Additional items in the toyline included other pets, ten fashion-packs, six playsets, and multiple accessory packs such as crowns (tiaras) and sunglasses packaged with more Pixietails.

Playsets produced:
- Castle LovelyLocks - including 7 to 8 Pixietails (2 variants)
- Pixietail Tree House (hidden vanity) - including 5 to 6 Pixietails (2 variants)
- Sea Magic Salon (vanity) - including 4 Pixietails
- Beauty Magic Throne (convertible vanity) - including 4 Pixietails
- Fairy Tale Bedroom - included no Pixietails
- Fairy Tale Boat (swan) - included no Pixietails

Mattel's toyline packaging, as well as most other Lady LovelyLocks merchandise prominently feature illustrator Maria Gamiere's original artwork. The artist is also responsible for the property's logo design.

==Books==
A number of tie-in books were released alongside the toyline and animated series. Among these books are "An Enchanting Fairy-Tale Adventure", "For the Love of LovelyLocks", "Lady LovelyLocks Original Story" (1987), "SilkyPup Saves the Day", "SilkyPup's Butterfly Adventure" (1987) and "The Golden Ball".

== In popular culture ==
In the eighth season episode of the series That '70s Show, "Killer Queen", the character Randy says: "Donna, Hyde's already given me a nickname. It's Mrs. Lady Lovely Locks". This is an anachronism, as the Lady Lovely Locks toyline and animated TV series were released in the mid-1980s.
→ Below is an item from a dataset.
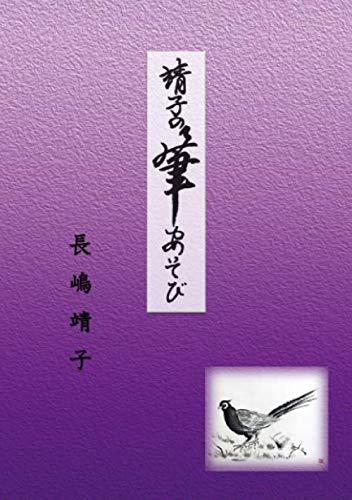 靖子の筆あそびの詳細を見る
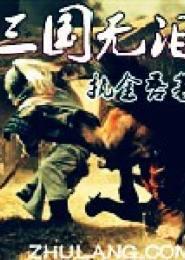 三国无泪电子书下载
A customised version of the tape was chosen by film critic Gene Siskel as his worst gift for the 1987 holiday season during the Holiday Gift Guide episode of Siskel & Ebert.

==German audio tapes==
In Germany, ten audio tapes were produced by Europa, which extended on and continued the storylines that were never resolved by the short-lived animated TV series. Not only did the tapes dive into Lady's childhood, but they also resolved Prince StrongHeart's curse by turning him human, featured the couple's wedding and the birth of their daughter, as well as the infant's kidnapping by Duchess RavenWaves, and her glorious rescue. While each character had her or his own voice actor, the series was narrated by Hans Paetsch. The voice actors differed from those used in the animated series.

==Voice cast==
- Tony St. Vincent - Lady LovelyLocks, Pixiesparkle
- Jeannie Elias - Maiden FairHair, Pixiebeauty, Snags, Dulla
- Brian George - ShiningGlory, Pixieshine, HairBall
- Danny Mann - Prince StrongHeart, Tanglet, Comb Gnomes
- Louise Vallance - Duchess RavenWaves, Maiden CurlyCrown

==Home media==
In Germany, the first three episodes (six, counting the way Germans numbered them) were released on three VHS tapes. The tapes contain these episodes dubbed in German with the opening theme and closing credits as well as a TV commercial for the Lady Lovely Locks dolls.

In 2015, the entire series was released on DVD in Germany containing both German and English audio tracks (Dolby Digital 2.0 Mono) under the name "Lady Lockenlicht" which translates into "Lady Locks Light". It uses the broadcast TV material as seen on German television, which is 1:1 identical to the English video material except that it is converted to PAL and therefore slightly faster than the original NTSC format.